# OMFG Now DMS Stage 2!!



## W7 PMC (May 6, 2002)

OMFG, she's now been uplifted from Stage 1 to a Stage 2 tune & even speaking from experience, this is pure insanity.

Headline figures on their Dyno Dynamics dyno were (after some last minute overnight tweaks) 748bhp & 700lbsft (950nm in old money). The car was quick with her Stage 1 tune but this is a whole new level of bonkers.

To give you an idea, on my check over test drive (to check all was as it should be), on a private piece of road i took her up to 120mph & buried the throttle (all settings were comfort & economy) & she lit the back wheels up like a car possessed. I'm honestly having to adjust my driving style as this new level of torque is pure pornography. Power uplift over my Stage 1 is near as damn it 60bhp but the torque rise is 100lbsft across the range & 120lbsft to peak torque which is now 900rpm lower in the rev range.


----------



## NaughTTy (Jul 9, 2003)

[smiley=dude.gif]


----------



## mwad (Oct 11, 2013)

Jeez!
Respect


----------



## Matt B (Apr 8, 2007)

Wow that's awesome.
Any hardware changes involved in the move from stage 1?


----------



## W7 PMC (May 6, 2002)

Matt B said:


> Wow that's awesome.
> Any hardware changes involved in the move from stage 1?
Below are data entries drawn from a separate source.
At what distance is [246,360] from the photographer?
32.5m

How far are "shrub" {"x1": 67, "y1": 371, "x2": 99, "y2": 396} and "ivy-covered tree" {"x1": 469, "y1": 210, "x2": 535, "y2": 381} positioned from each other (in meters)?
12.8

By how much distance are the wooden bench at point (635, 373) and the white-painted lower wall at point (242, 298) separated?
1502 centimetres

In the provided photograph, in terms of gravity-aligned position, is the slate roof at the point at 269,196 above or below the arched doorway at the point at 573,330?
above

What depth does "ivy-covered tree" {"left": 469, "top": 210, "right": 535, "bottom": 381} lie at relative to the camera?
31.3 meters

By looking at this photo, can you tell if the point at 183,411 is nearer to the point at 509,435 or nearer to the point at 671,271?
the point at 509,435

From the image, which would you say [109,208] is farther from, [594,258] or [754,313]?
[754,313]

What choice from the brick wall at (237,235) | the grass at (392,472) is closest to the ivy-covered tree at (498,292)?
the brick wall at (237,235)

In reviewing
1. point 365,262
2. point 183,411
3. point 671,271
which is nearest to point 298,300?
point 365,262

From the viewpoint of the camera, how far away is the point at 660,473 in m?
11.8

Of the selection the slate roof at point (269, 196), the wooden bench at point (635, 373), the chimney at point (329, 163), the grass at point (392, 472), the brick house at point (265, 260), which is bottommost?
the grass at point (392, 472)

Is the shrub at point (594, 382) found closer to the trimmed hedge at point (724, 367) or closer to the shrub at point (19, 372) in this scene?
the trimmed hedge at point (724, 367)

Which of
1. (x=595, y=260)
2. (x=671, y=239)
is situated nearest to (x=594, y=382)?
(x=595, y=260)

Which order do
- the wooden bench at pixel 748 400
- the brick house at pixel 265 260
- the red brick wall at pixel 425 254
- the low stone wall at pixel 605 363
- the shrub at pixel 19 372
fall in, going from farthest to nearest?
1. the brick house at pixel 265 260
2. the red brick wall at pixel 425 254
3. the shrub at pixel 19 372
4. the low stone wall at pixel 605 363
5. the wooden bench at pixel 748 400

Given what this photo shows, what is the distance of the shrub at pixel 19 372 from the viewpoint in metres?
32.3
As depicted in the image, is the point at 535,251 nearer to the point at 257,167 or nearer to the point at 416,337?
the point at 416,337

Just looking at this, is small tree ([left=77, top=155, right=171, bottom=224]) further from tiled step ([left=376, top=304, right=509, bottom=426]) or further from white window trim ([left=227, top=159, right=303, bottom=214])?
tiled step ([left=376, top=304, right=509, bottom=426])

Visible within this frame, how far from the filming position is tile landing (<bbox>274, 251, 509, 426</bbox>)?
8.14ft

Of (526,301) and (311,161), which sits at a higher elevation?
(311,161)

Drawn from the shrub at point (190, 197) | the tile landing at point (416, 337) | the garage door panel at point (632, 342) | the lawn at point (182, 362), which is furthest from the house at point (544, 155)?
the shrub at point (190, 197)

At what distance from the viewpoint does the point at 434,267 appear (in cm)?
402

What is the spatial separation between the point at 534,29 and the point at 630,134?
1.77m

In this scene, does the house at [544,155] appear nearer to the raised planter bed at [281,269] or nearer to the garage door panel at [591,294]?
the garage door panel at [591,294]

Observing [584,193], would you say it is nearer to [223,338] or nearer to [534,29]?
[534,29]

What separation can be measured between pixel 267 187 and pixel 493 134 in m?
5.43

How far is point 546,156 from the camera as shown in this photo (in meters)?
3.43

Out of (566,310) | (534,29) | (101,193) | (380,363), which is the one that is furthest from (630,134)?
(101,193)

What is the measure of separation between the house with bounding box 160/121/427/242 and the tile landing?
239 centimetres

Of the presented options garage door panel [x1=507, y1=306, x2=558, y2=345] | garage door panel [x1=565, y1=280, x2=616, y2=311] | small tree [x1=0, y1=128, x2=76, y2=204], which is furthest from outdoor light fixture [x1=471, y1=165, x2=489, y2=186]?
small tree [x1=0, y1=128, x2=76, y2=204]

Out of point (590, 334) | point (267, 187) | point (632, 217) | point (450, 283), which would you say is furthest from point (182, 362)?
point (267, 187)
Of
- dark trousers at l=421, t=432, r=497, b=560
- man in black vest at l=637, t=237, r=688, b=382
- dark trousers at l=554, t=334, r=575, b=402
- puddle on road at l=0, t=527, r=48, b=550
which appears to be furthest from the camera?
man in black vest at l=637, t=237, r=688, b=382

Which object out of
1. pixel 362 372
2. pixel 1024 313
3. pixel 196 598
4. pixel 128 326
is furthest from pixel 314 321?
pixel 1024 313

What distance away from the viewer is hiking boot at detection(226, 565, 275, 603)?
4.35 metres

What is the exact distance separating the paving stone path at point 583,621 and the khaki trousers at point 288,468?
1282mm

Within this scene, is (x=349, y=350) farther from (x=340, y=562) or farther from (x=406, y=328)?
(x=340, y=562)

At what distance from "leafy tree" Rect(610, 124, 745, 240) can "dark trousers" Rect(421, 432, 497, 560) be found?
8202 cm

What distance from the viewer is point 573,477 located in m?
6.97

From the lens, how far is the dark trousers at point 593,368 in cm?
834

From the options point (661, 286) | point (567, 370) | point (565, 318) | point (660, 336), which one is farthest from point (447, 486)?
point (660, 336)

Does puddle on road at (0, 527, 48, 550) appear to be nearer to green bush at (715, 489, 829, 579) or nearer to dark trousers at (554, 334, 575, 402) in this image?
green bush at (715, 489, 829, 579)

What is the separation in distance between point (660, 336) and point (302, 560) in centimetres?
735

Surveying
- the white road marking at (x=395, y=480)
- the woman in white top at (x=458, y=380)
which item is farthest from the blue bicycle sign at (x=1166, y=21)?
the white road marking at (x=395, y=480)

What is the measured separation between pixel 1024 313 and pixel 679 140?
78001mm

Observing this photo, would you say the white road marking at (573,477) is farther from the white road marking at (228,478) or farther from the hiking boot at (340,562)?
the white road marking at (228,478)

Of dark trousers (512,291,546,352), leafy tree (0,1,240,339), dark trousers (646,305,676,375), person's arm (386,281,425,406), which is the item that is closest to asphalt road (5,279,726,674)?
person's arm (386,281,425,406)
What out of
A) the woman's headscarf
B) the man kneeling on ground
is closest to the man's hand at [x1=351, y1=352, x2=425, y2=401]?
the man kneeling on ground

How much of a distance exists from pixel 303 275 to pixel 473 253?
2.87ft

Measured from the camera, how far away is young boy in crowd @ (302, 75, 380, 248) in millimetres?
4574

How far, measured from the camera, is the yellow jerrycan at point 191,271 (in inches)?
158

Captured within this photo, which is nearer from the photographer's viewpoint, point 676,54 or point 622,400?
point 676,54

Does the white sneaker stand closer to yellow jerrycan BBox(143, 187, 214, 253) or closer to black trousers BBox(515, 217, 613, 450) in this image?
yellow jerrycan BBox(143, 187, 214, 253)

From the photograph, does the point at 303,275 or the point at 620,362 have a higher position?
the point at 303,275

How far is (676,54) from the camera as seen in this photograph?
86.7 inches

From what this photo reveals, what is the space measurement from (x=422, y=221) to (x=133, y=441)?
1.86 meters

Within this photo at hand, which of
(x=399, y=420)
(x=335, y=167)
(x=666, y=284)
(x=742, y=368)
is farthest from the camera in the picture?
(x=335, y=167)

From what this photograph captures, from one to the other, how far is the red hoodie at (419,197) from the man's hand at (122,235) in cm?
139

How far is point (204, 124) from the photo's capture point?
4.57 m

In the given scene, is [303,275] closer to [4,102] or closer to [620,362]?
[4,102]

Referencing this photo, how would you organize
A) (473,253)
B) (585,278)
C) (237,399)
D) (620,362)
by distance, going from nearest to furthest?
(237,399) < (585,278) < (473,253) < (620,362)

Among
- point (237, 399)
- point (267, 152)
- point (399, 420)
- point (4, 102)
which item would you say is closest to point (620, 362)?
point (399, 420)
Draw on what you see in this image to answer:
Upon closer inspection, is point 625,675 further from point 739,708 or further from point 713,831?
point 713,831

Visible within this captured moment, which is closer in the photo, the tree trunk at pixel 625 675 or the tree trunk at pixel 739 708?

Nope, purely a Stage 2 custom tune.

Took them nearly 4 days to fine tune the code on my car & only 2 F10 M5's in the UK with this Stage 2.


----------



## The Gachet (Jul 23, 2006)

That is just insane... and my neighbour is going to love the sound of this ! :wink:


----------



## W7 PMC (May 6, 2002)

The Gachet said:


> That is just insane... and my neighbour is going to love the sound of this ! :wink:


Very nice, is that Imperial Blue?

Don't forget their's a Group Buy price agreed at DMS for a Stage 1 tune


----------



## The Gachet (Jul 23, 2006)

W7 PMC said:


> The Gachet said:
> 
> 
> > That is just insane... and my neighbour is going to love the sound of this ! :wink:
> ...


Okay cool I will let him know and yes it is although it almost looks Carbon Black sometimes as it's a really dark shade of blue ! 8)


----------



## BAMTT (Feb 22, 2004)

650ft/lbs at 2700 rpm hahhahahhahahah that must be rolling on the floor funny

Sent from AutoGuide.com Free App


----------



## W7 PMC (May 6, 2002)

BAMTT said:


> 650ft/lbs at 2700 rpm hahhahahhahahah that must be rolling on the floor funny
> 
> Sent from AutoGuide.com Free App


It's closer to 600lbsft at 2700 but still somewhat of a giggle inducing amount :lol:


----------